##### Extracted data #####

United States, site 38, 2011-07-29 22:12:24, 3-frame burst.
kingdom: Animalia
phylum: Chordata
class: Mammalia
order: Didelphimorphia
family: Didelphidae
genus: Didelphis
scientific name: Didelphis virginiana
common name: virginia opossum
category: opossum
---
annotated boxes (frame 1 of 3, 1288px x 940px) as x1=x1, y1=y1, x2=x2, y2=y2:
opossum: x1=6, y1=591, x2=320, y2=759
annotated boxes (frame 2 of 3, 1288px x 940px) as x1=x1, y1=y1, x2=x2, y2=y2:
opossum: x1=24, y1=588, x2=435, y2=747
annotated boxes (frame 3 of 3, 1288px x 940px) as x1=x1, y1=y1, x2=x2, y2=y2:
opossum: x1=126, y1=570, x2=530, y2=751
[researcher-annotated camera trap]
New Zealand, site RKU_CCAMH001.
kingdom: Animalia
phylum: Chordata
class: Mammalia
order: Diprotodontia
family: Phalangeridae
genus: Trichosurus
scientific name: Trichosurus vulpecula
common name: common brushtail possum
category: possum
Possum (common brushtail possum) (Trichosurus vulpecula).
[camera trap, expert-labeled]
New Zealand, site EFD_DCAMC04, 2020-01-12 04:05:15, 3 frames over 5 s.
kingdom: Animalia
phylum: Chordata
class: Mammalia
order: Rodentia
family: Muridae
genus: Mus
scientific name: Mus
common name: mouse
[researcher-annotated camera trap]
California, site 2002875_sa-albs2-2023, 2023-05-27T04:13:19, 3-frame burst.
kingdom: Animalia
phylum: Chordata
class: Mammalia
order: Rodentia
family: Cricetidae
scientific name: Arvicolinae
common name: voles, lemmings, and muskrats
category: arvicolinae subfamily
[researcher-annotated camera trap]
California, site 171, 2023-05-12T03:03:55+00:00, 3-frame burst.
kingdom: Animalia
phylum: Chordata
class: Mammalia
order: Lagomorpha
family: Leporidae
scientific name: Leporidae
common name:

#####

## What you will do
Using the records above, determine how many lines hold the word "site", and answer with that figure only.

## Expected answer
5